Columbia had promised exhibitors eight Three Stooges
comedies for 1956, but only four were completed when Shemp died.
To fulfill the contract, producer Jules White manufactured four
more shorts by reusing old footage of Shemp and filming new connecting
scenes with a double (longtime Stooge supporting actor Joe Palma),
seen mostly from the back. The re-edited films range from clever
to blatantly patchy, and Stooge fans often dismiss them as second-rate.
Rumpus in the Harem borrows from Malice in the Palace, Hot Stuff
from Fuelin' Around, Commotion on the Ocean from Dunked in the Deep.
The best (and most technically accomplished) is Scheming Schemers,
combining new footage with recycled clips from three old Stooge
shorts: A Plumbing We Will Go, Half-Wits Holiday, and Vagabond Loafers.[2]
When it was time to renew the Stooges' contract,
Columbia hired comedian Joe Besser to replace Shemp.
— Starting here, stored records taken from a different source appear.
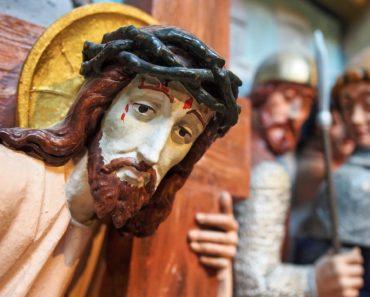 Catholic Atonement Explained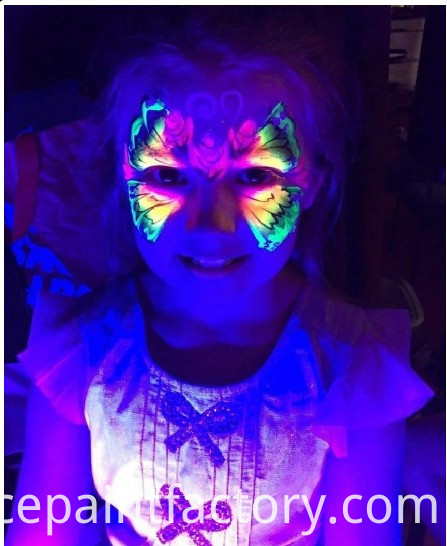 Fluorescent Face Paint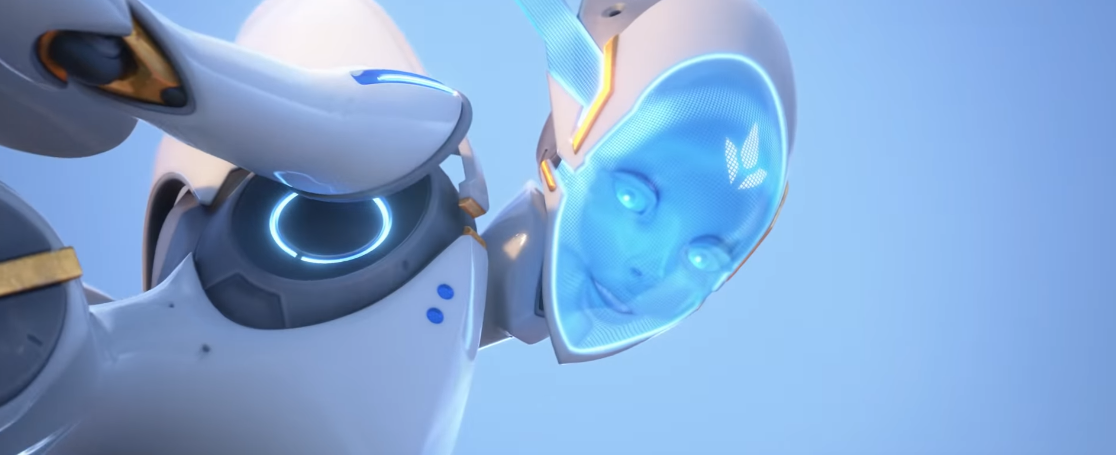 Overwatch 2 is officially revealed
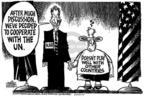 Cartoonist Mike Peters  Mike Peters' Editorial Cartoons 2004-04-18 play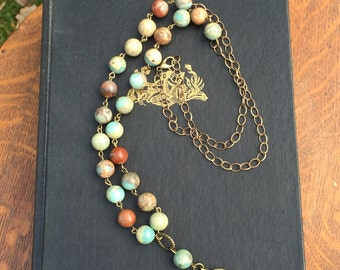 Boho beaded long necklace, jasper beads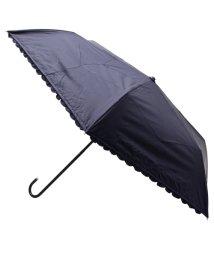 grove/縁フリル折り畳み傘(晴雨兼用)/500361512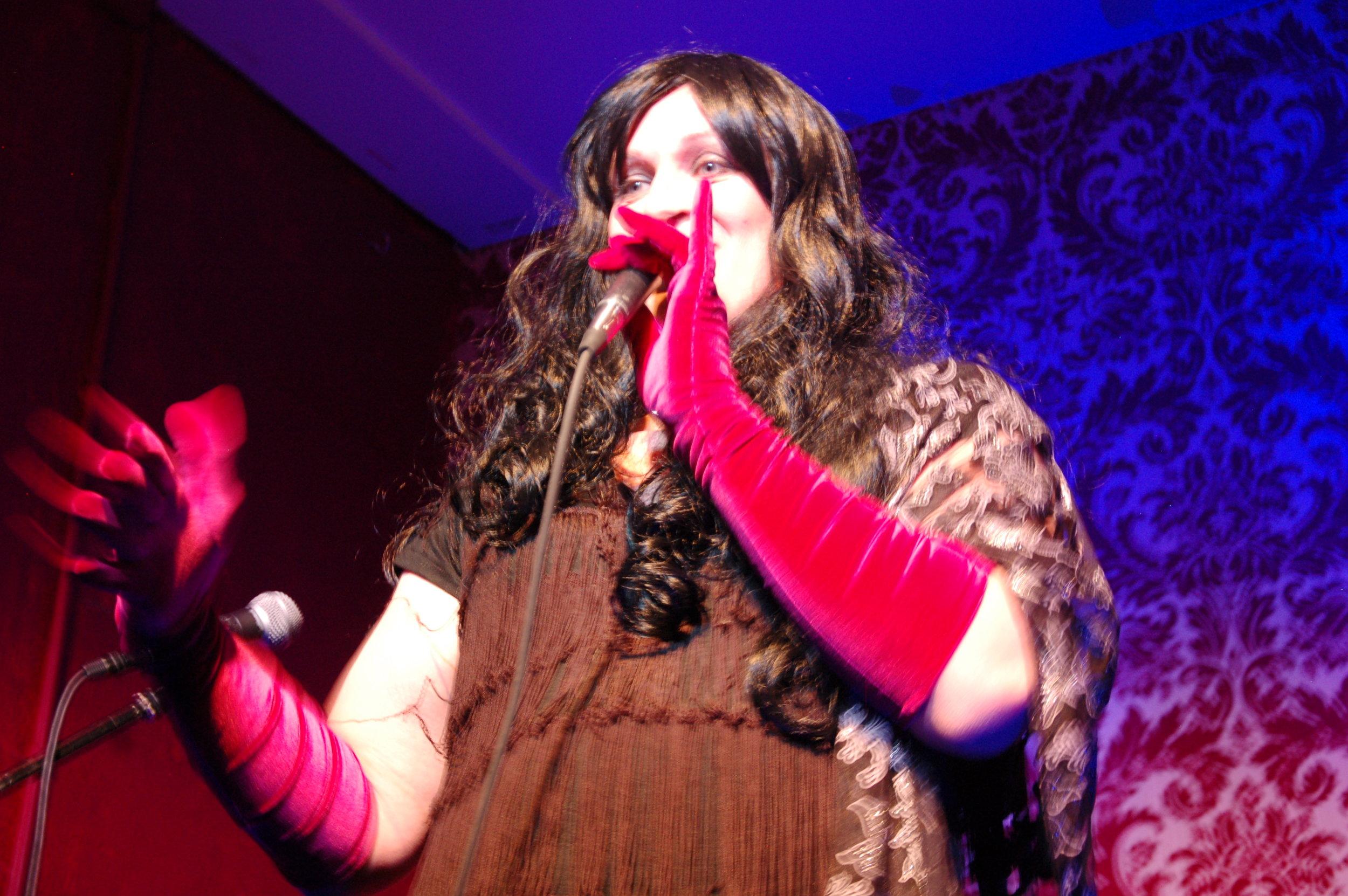 Nikki Spunde [Magic Happens Fundraiser] by Theodore Murray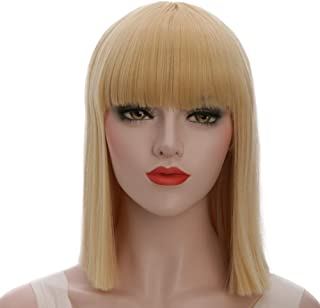 karlery Straight Short Hair Bob Wigs with Flat Bangs Synthetic Wigs for Women Natural As Real Hair (Blonde)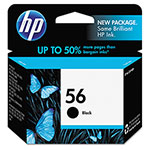 HP 56 Black Inkjet Cartridge, Model C6656AN, 450PGS Page Yield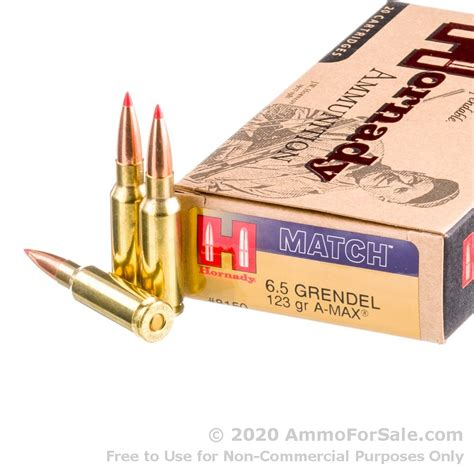 200 Rounds Of 6 5mm Grendel Ammo By Hornady Black - 123gr ELD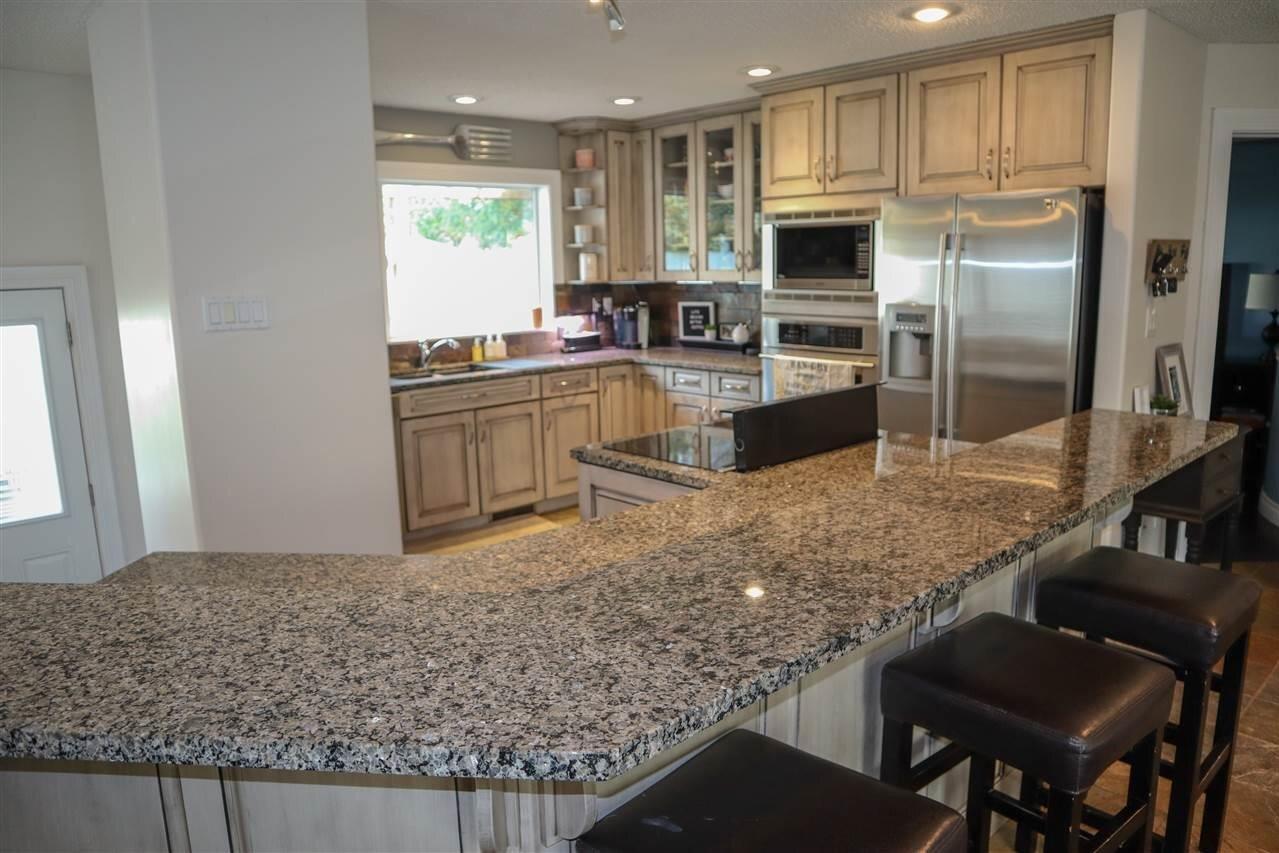 House for sale at 873 Alder Av Sherwood Park Alberta - MLS: E4217850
After 16 films,
Columbia replaced Joe by (in a sense) bringing back Shemp. Columbia
kept the series going into the 1960s by reissuing Shemp's Stooge
comedies. Thus, Shemp Howard remained a popular movie star for more
than a decade after his death.
Director Sam Raimi and his childhood friend/actor
Bruce Campbell refer to body doubles and stand-ins as "Shemps"
or "Fake Shemps" in reference to the postmortem Stooges
shorts.
In a 2000 TV-movie, Shemp was played by John Kassir.